Harper’s mind moves at warp speed, bouncing from idea to idea, her words barely keeping pace with her train of thought. “I enjoy the process the most,” she says. “Of course I want to see my books in stores, but it’s almost like a letdown at the end. I’ve seen the illustrations. I’ve seen the writing. It was what I was expecting. The ta-da moment for me is putting the proposal together [because] it’s purely me and it’s exhilarating!” As a proposal becomes a book project, Harper enjoys watching her vision come to life as she works with the editor and art director, revising her original idea to become something marketable, but she says, “I never love it as much as that initial feeling.” Harper estimates that approximately 50% of her ideas make it to publication. “Not everything works,” she says. “The first thing I come up with is [usually] only great to me.”
Anecdotes and details from her life and the lives of her two children find their way into her books. For instance, in her Just Grace series of chapter books, Grace is a fantasy composite of Harper’s daughter, Harper herself, and the girl she wishes she had been. “Grace is not an easy child to bring up, but she’s a thinking child,” Harper says. “I like to celebrate the kid that thinks outside the box.” In another example, Harper’s son used to call ketchup, chip up. Harper allows Grace to borrow Chip Up as her pretend dog’s name inJust Grace Walks the Dog. “I don’t keep scrapbooks,” Harper quips, “so I figure at some point I’ll have to go through and highlight everything that’s true in my books!”
There Was A Bold Lady Who Wanted a Star (Little Brown, 2002), written soon after the birth of Harper’s first child, is a tribute to her mother. “I had a sudden appreciation for what it is like to be a mother. I didn’t realize I could love something so much. I would do anything for this tiny thing. I wanted to say thank you and this was the best way I could do it.”
Henry’s Heart, one of Harper’s upcoming books, followed a torturous path to publication. Initially, Harper wanted to mimic a Japanese format she admired that combined comics with photographs of a plush toy re-creation of the main character. As a nonfiction buff, Harper focused on germs and made her own stuffed replicas to photograph. Editors dismissed the idea as too “off-beat” or “weird” (“I get that a lot,” says Harper), so she retrenched and decided to zero in on the facts she learned about the heart during her germ research. Because she had to forego the combination of comics and photographs, she decided to work on this book with an elementary school in her hometown just north of New York City, bringing her manuscript and art studio to the children once a week so they could see how her idea became a published book (visit Henry’s Heart on her website for her weekly blog entries).

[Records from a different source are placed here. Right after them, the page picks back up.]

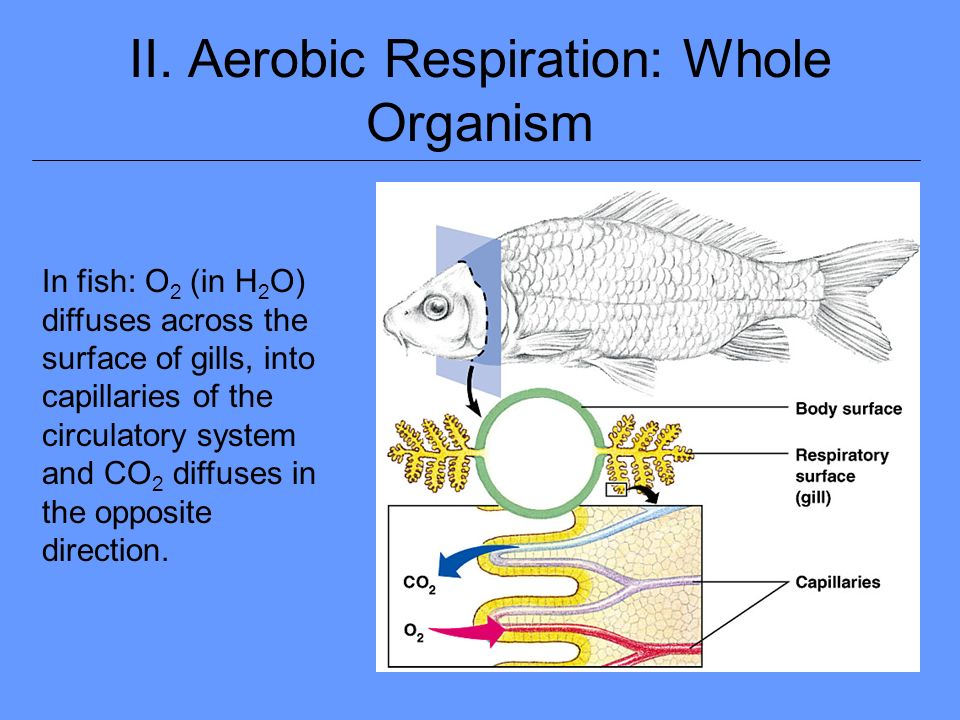 Cellular respiration diagram for fish trusted wiring diagram lab 7 aerobic cellular respiration and pea ppt download rh slideplayer com basic diagram of cellular ccuart Choice Image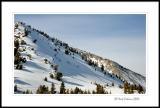 Snowy Hillside on Mt Rose Hwy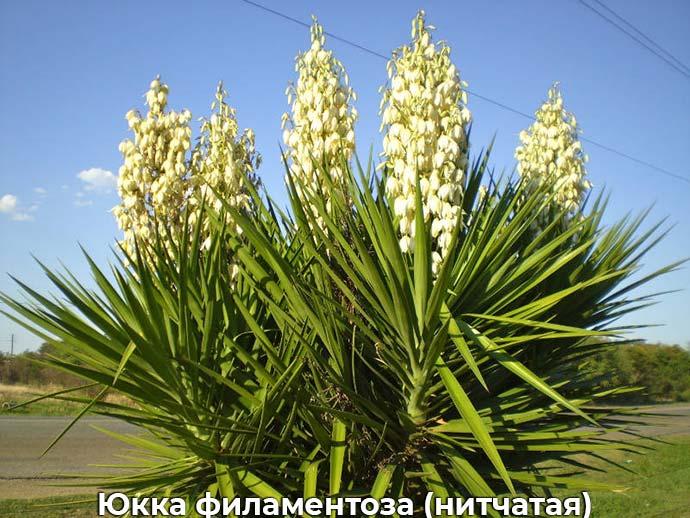 Юкка филаментоза (нитчатая)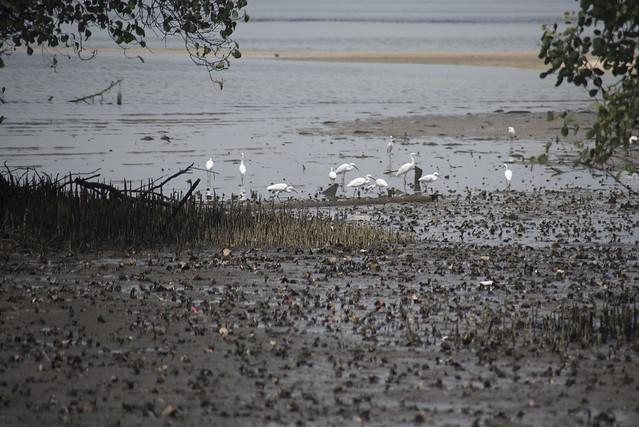 Little Egret (Egretta garzetta) at Seletar mudflats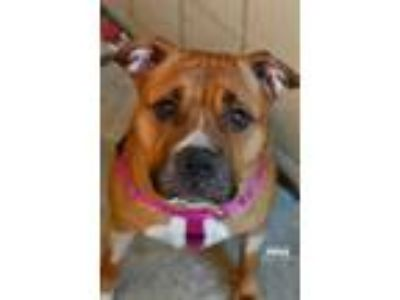 Adopt Piper a Tan/Yellow/Fawn American Pit Bull Terrier / Mixed dog in Niagara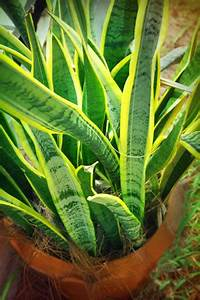 Zimmerpflanze Lange Grüne Blätter : die beliebtesten pflegeleichten zimmerpflanzen ~ Markanthonyermac.com Haus und Dekorationen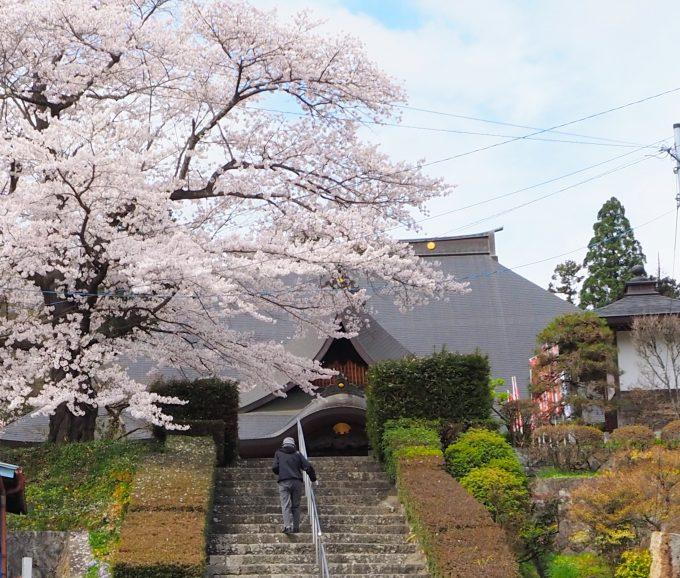 龍隠院(りゅうおんいん)の桜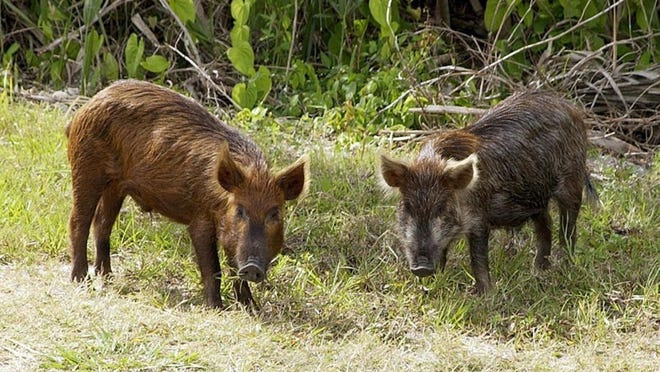 Wichita Falls Parks Department crews have gone to war with wild boars invading Rosemont Cemetery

Harper’s art style is accessible, colorful and distinctive, yet she likes to experiment with every book she writes and illustrates. Early in her career she promised herself to illustrate every book differently to keep the fun alive. Sometimes she even toys with the idea of asking other artists to illustrate her books so she can focus on the idea process and the writing.
Harper, like all writers and illustrators, creates books that have meaning for her, never knowing with whom her books will resonate. For instance, In The Trouble with Normal she writes about a squirrel that makes the difficult choice to leave his best friend to pursue his passion to become a secret service agent. Recently, a note appeared in her inbox from a woman who had purchased several copies the book over the years for friends, family and co-workers. “It is so beautifully done and brings a smile to anyone’s face who reads it,” she writes. The fan? An intelligence research specialist at the foreign assessment and counter-terrorism branch of the secret service!